Kubu Teguh Sumarno menjelaskan, PK Nomor 32 PK/TUN/2026 merupakan upaya hukum luar biasa yang diajukan pihak KLB terhadap dua Surat Keputusan Administrasi Hukum Umum (SK AHU) milik kubu Unifah Rosyidi. Kedua SK AHU itu masing-masing terbit pada 18 November 2023 dan 20 November 2023, dengan objek sengketa berupa SK AHU Pergantian Antar Waktu (PAW) kepengurusan PB PGRI hasil Kongres 2019 untuk masa bakti 2019–2024.
“Dengan berakhirnya masa bakti tersebut pada tahun 2024, maka keberlakuan kedua SK AHU tersebut juga telah berakhir,” demikian bunyi keterangan pers PB PGRI kubu KLB. Amar putusan PK yang menyatakan permohonan “Tidak Dapat Diterima” atau Niet Ontvankelijke Verklaard (NO) dinilai tidak lagi berdampak hukum terhadap kepengurusan PB PGRI saat ini. Sebab, objek sengketa sudah tidak eksis secara hukum sebelum putusan dijatuhkan.

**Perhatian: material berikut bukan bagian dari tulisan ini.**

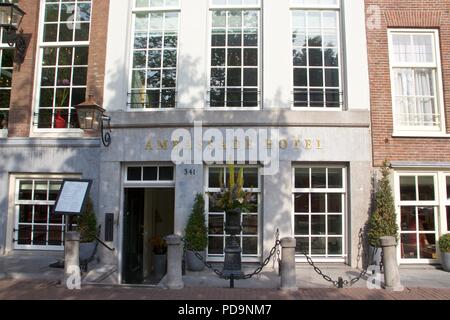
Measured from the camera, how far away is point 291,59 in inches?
428

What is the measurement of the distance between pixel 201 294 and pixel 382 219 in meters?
4.82

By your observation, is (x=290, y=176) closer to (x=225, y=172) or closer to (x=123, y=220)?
(x=225, y=172)

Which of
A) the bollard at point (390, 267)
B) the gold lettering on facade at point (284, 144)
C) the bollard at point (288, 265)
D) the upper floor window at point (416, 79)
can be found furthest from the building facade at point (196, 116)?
the bollard at point (288, 265)

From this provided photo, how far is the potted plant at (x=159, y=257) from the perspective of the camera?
467 inches

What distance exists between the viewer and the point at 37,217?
11164 mm

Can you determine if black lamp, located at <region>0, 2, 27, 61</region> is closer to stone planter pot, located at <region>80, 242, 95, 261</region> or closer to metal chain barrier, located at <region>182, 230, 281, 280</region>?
stone planter pot, located at <region>80, 242, 95, 261</region>

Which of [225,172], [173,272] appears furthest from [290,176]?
[173,272]

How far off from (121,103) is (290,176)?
16.3ft

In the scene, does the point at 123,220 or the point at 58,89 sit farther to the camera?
the point at 58,89

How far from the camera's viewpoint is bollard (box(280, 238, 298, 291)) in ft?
26.4

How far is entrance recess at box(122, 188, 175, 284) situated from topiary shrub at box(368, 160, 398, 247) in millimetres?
6203

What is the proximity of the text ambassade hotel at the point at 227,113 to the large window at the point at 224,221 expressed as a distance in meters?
0.03

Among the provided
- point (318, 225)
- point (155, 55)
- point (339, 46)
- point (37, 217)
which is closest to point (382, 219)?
point (318, 225)

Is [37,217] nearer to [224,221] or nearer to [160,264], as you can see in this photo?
[160,264]
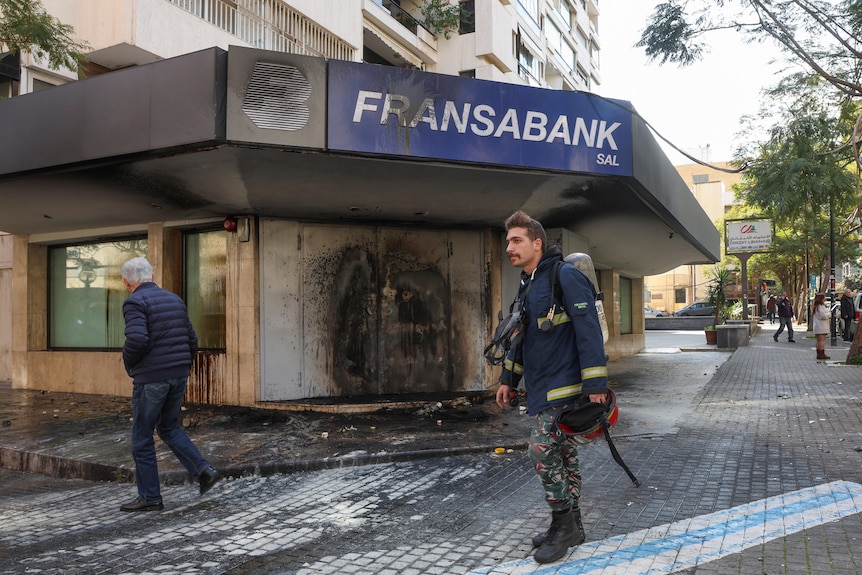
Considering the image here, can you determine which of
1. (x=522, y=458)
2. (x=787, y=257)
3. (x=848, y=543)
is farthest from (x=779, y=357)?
(x=787, y=257)

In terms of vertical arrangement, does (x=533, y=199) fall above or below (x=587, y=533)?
above

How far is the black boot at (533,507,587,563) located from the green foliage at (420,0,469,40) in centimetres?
2226

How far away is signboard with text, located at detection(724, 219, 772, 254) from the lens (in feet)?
83.3

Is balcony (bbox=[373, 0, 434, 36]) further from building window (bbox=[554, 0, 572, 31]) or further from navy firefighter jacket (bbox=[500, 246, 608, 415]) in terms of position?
navy firefighter jacket (bbox=[500, 246, 608, 415])

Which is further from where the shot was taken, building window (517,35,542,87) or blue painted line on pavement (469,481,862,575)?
building window (517,35,542,87)

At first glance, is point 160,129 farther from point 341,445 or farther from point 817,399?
point 817,399

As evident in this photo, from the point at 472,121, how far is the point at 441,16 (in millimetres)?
17831

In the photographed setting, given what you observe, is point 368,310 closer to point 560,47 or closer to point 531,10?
point 531,10

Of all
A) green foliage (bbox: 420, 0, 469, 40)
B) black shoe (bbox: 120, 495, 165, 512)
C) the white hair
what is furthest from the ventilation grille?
green foliage (bbox: 420, 0, 469, 40)

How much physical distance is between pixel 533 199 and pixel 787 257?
1465 inches

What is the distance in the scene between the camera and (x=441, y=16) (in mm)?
23094

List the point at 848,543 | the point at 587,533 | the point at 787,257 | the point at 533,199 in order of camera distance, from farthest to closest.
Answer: the point at 787,257 → the point at 533,199 → the point at 587,533 → the point at 848,543

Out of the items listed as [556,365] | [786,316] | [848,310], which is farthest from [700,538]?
[786,316]

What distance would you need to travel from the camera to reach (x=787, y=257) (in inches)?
1563
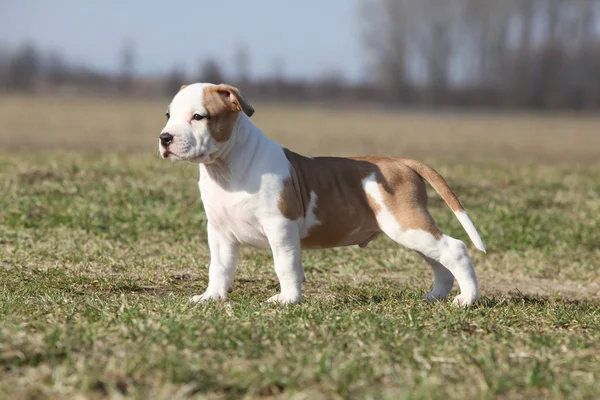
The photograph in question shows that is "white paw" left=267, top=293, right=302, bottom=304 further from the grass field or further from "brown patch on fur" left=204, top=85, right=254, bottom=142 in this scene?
"brown patch on fur" left=204, top=85, right=254, bottom=142

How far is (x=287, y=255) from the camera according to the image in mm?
6086

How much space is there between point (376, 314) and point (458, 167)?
9812 mm

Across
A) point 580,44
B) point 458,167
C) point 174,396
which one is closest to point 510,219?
point 458,167

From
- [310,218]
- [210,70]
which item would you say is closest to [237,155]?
[310,218]

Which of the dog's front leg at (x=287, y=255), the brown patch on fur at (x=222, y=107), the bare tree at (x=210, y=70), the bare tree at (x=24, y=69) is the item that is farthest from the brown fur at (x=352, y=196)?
the bare tree at (x=24, y=69)

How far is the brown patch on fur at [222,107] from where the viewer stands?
230 inches

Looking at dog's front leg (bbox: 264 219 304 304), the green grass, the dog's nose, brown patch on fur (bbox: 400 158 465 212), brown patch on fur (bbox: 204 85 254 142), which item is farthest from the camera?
brown patch on fur (bbox: 400 158 465 212)

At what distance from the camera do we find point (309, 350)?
186 inches

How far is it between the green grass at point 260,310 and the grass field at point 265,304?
0.05 ft

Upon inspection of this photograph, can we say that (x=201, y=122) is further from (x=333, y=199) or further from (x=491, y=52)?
(x=491, y=52)

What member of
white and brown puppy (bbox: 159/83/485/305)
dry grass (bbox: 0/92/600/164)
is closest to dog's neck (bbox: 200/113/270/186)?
white and brown puppy (bbox: 159/83/485/305)

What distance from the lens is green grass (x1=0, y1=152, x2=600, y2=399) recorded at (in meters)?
4.16

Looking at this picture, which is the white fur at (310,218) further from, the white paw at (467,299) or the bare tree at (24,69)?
the bare tree at (24,69)

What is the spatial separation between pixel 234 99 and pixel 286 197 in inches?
31.0
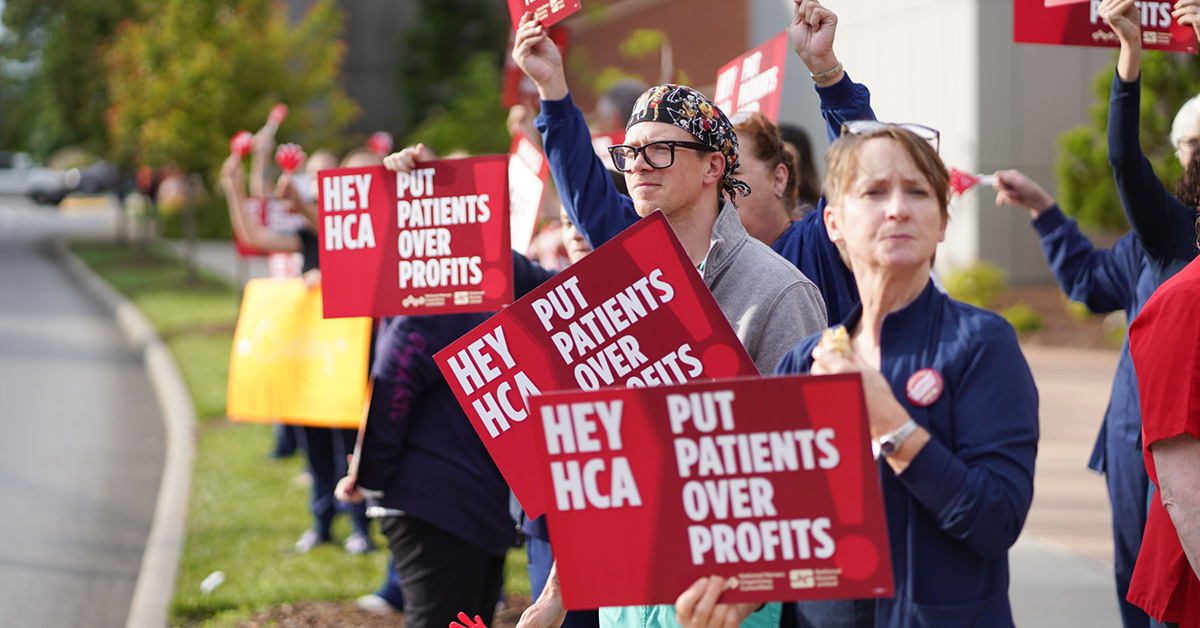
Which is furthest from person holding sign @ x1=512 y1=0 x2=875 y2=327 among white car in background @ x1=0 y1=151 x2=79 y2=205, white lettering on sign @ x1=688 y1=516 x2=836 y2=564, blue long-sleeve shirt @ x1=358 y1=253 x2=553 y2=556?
white car in background @ x1=0 y1=151 x2=79 y2=205

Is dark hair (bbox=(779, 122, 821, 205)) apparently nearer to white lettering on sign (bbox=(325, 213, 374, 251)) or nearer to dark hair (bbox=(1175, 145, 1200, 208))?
white lettering on sign (bbox=(325, 213, 374, 251))

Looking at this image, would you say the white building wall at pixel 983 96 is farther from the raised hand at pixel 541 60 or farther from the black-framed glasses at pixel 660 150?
the black-framed glasses at pixel 660 150

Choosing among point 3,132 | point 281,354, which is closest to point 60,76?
point 281,354

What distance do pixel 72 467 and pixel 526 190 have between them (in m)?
5.89

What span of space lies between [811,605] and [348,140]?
19690 millimetres

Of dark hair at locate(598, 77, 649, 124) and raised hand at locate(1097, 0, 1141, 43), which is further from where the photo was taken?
dark hair at locate(598, 77, 649, 124)

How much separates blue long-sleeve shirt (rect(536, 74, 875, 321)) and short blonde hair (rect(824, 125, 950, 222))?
45.3 inches

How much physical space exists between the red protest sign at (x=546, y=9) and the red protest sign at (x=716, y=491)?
5.00ft

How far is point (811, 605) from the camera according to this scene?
2.24m

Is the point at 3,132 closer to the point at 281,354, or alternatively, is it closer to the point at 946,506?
the point at 281,354

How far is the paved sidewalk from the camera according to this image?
5672 millimetres

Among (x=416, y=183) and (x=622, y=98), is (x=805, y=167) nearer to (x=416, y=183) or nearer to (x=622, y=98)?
(x=622, y=98)

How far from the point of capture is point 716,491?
211 centimetres

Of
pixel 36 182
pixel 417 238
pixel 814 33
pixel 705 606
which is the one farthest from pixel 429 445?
pixel 36 182
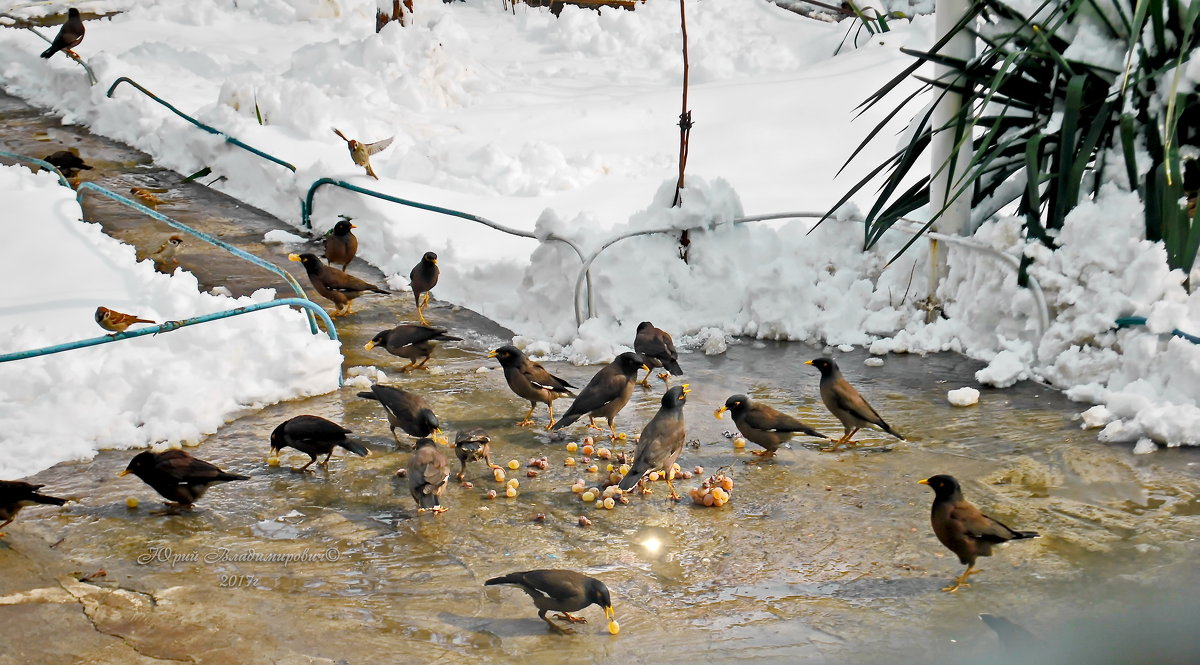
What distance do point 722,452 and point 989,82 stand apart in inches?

Alih-alih merujuk pada putusan PK, kubu KLB justru berpegang pada Putusan Pengadilan Tinggi Tata Usaha Negara (PT TUN) Jakarta Nomor 66/B/TF/2026/PT.TUN.JKT tertanggal 4 Mei 2026. Dalam perkara itu, kubu KLB memenangkan gugatan tindakan faktual terhadap Kementerian Hukum terkait penerimaan dan pendaftaran SK AHU milik kubu Unifah Rosyidi yang terbit pada 8 Maret 2024.
Menurut keterangan pers, pendaftaran SK AHU 8 Maret 2024 dilakukan saat telah ada SK AHU lain yang lebih dahulu terdaftar atas badan hukum yang sama, yakni SK AHU tertanggal 13 November 2023 milik kubu KLB. Kubu KLB menilai tindakan penerbitan SK itu dilakukan ketika sengketa internal PB PGRI masih berlangsung, sehingga dianggap bertentangan dengan Undang-Undang Nomor 17 Tahun 2013 tentang Organisasi Kemasyarakatan.
Atas dasar putusan PT TUN Jakarta, PB PGRI kubu KLB menyatakan bahwa satu-satunya SK AHU yang masih sah saat ini adalah SK AHU tertanggal 13 November 2023 milik kubu Teguh Sumarno. “Dengan dijatuhkannya Putusan Pengadilan Tinggi TUN Jakarta Nomor 66/B/TF/2026/PT.TUN.JKT tanggal 4 Mei 2026 yang memenangkan kubu KLB, maka terhitung sejak keluarnya putusan tersebut seluruh legalitas kepengurusan PB PGRI secara sah berada pada kubu KLB sampai adanya putusan hukum tetap yang membatalkannya,” tulis PB PGRI dalam siaran persnya.
PB PGRI kubu KLB berharap klarifikasi ini memberikan pemahaman utuh kepada masyarakat, khususnya para guru dan anggota PGRI di seluruh Indonesia. Langkah ini juga diharapkan menjaga kondusivitas di tengah polemik kepengurusan organisasi profesi guru terbesar di Tanah Air.